Weissmies, from my reconnaissance peak, Almagellhorn
Looking across to the 4023m Weissmies from Almagellhorn

From my position on Almagellhorn, this (the steep snow slope on hte right side of the peak) looked OK, so two days later with an even earlier start, I was on my way. I did pretty well for time, and the route, though steep, was essentially a snow plod with nothing technical. However, having attained the SE top at 3962m, the ridge to the main summit proved unnervingly narrow, and I gave up very near the top. Merely getting myself turned round to face back down my route was something of a trial – I was just not adequately practiced in wearing crampons to cope with this stuff. This was all a bit frustrating, coming so near the top, but it certainly showed that I was coping with the altitude.

Dawn in Wysstal, on way up to Zwischenbergenpass
Looking back to the Mischabel chain from the top of Wysstal as it got light

From Saas Grund, I made my way, with a fleeting visit to Zinal (to take photographs, it says in my journal, but I don’t seem to have any) to Arolla where I expected to meet various cavers. Before they arrived, I had a wander around, taking photos, first from Pra Gra up onto the glacier below Aiguilles Rouges where I encountered my first crevasses, then over the Pas de Chevres towards the Dix Hut.
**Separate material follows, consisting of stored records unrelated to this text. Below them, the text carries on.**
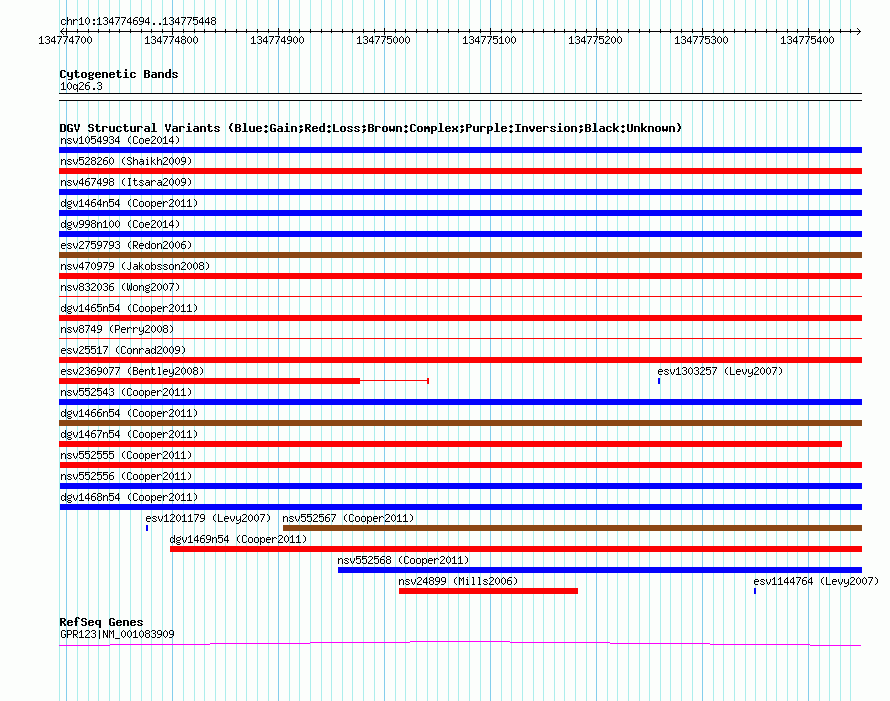 chr10:134774694..134775448

134774700 134774800 134774900 134775000 134775100 134775200 134775300 134775400

Cytogenetic Bands
10q26.3

DGV Structural Variants (Blue:Gain;Red:Loss;Brown:Complex;Purple:Inversion;Black:Unknown)
nsv1054934 (Coe2014)
nsv528260 (Shaikh2009)
nsv467498 (Itsara2009)
dgv1464n54 (Cooper2011)
dgv998n100 (Coe2014)
esv2759793 (Redon2006)
nsv470979 (Jakobsson2008)
nsv832036 (Wong2007)
dgv1465n54 (Cooper2011)
nsv8749 (Perry2008)
esv25517 (Conrad2009)
esv2369077 (Bentley2008)
esv1303257 (Levy2007)
nsv552543 (Cooper2011)
dgv1466n54 (Cooper2011)
dgv1467n54 (Cooper2011)
nsv552555 (Cooper2011)
nsv552556 (Cooper2011)
dgv1468n54 (Cooper2011)
esv1201179 (Levy2007)
nsv552567 (Cooper2011)
dgv1469n54 (Cooper2011)
nsv552568 (Cooper2011)
nsv24899 (Mills2006)
esv1144764 (Levy2007)

RefSeq Genes
GPR123|NM_001083909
Clive Westlake, John Cordingley, Steve and possibly others then headed for an acclimatisation walk to the Bricola Hut. The next day we headed up to the Bertol Hut, and the nearby Dents du Bertol S summit which didn’t need an early start. We didn’t plan on staying at the hut (we weren’t going up any high mountains and didn’t want waking up at 3 a.m.). Instead, we found an old, partly collapsed “chalet” (a shed with a corrugated iron roof) and bivouaced inside. During the night, it got quite windy, and kept slapping a loose sheet of the roof onto the timbers. So much for not being awake at 3 a.m. !

Towards the Bouquetins hut, via the Haut Glacier d'Arolla
Heading up the right-lateral moraine of the Haut Glacier d’Arolla towards our planned peak

On our rather groggy return to Arolla, we packed a bit more gear and headed up the Haut Glacier d’Arolla towards the Bouquetins Hut with the intention of climbing Point Marcel Kurz, a proper snowy peak, although at 3498m, not as high as yesterday’s rocky eminence. Whilst some chose to stay in the hut, I’d brought bivvi gear again, and had a much more comfortable night than at the Chalet de Bertol, with the added bonus of being somewhere I could watch the sun rise over the mountains.

However, owing to lying in my pit taking photos, I was slightly late up, and had to head up the route with the others in sight a short distance ahead of me, but not close enough to catch up. The summit view, towards Italy, was extensive.

Looking into Italy from Point Marcel Kurz, 3498m
View from Point Marcel Kurz

At this point, it was time to head west to Chamonix, with a view to the main objective, but on arrival, the aiguilles were plastered in fresh show and large volumes of spin drift were coming off the top of Mont Blanc, so there was a bit of a wait…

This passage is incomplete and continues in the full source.